Karine Deshayes éclate de santé, grâce et sourire dans Nobles Seigneurs comme dans son éblouissant Rondeau.
Le plus difficile et ingrat d’abord, mais plus beau aussi, échoit à Mireille Delunsch en Valentine, qui longtemps ne fait que figurer, dont la Romance n’est pas un air et n’est distinguée par aucun effet, mais qui doit supporter tout le lyrisme de l’incendiaire et ineffable duo, dans un pianissimo épouvanté et extasié à la fois, avant de rejoindre Raoul en strette. Aux plus beaux de ces moments elle répond avec à la fois la noblesse sacrificielle de Valentine, et ce qu’elle a de langueur amoureuse : parti extrême, où la voix se perd parfois, l’élan et la vérité jamais.
Gregory Kunde semble, au regard, une machine à fabriquer et projeter du suraigu, n’en manque aucun, mais le fait avec une raideur décourageante pour les partenaires féminines de ses deux duos : mais c’est un exploit de toute façon de sortir tout cela de son gosier, et en musique. L’insupportablement fanatique et sommaire Marcel est chanté par Wojtek Smilek avec du creux et de l’aigu, et ce qu’il peut de français. Francitude au contraire, exemplairement, pour le Saint-Bris mordant de Philippe Rouillon et le Nevers (ce soir-là un rien raide) de Marc Barrard, entourés de dix silhouettes vocales fort bien tenues.

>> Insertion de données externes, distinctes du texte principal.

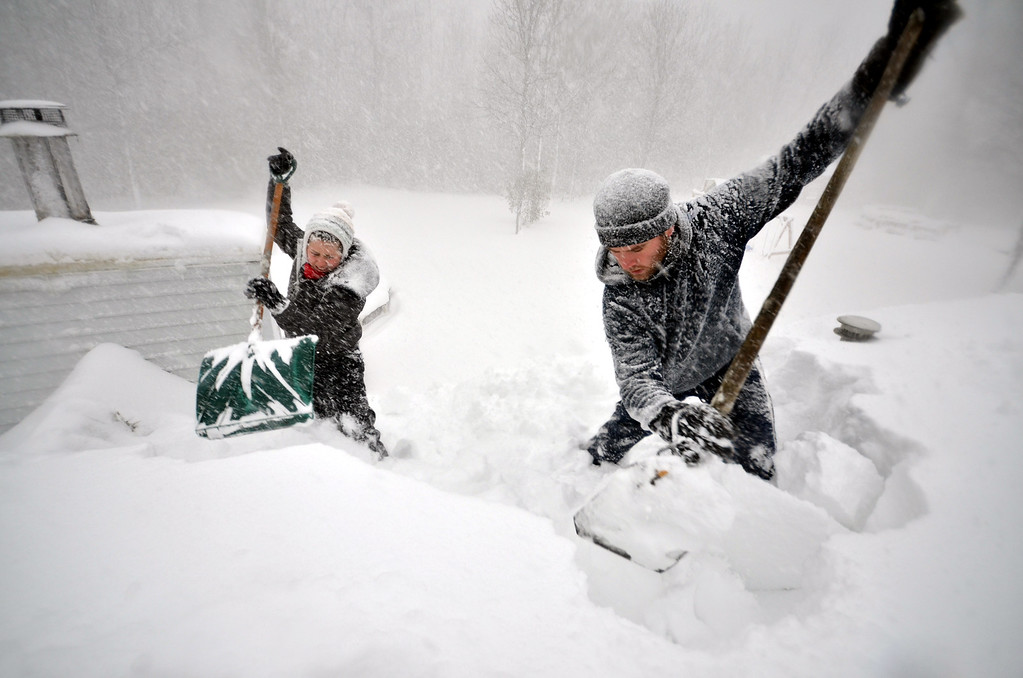 . BUFFALO, NY - NOVEMBER 20, 2014: Tami Normile and Richard Brooks attempt to remove some of the five feet of snow from a roof top on November 20, 2014 in the Lakeview neighborhood of Buffalo, New York.The record setting Lake effect snowstorm dumped up to six feet of snow in less than 24 hours closing a one hundred mile section of The New York State Thruway as well as other major roads around Buffalo. Seven deaths have already been  attributed to the storm and a second round beginning late Wednesday evening will bring up to three more feet of snow overnight and into Thursday.  (Photo by John Normile/Getty Images)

Daniele Callegari à la tête d’un bon Philharmonique de Strasbourg montre un sens très vif de ce que cette musique a de timbré et original dans sa sonorité, son instrumentation mêmes. Brillante soirée, superbe effort, mille bravos. Le talent de Meyerbeer y est mis en pleine lumière. Mais cette façon de faire spectaculaire à l’opéra a eu son heure, qui était nécessaire : Wagner un peu, Gounod davantage, Verdi pas mal, y ont puisé. Mais plus rien, à aucun moment, dans cette œuvre précisément, ces Huguenots irréprochablement montés, n’apparaît plus nécessaire.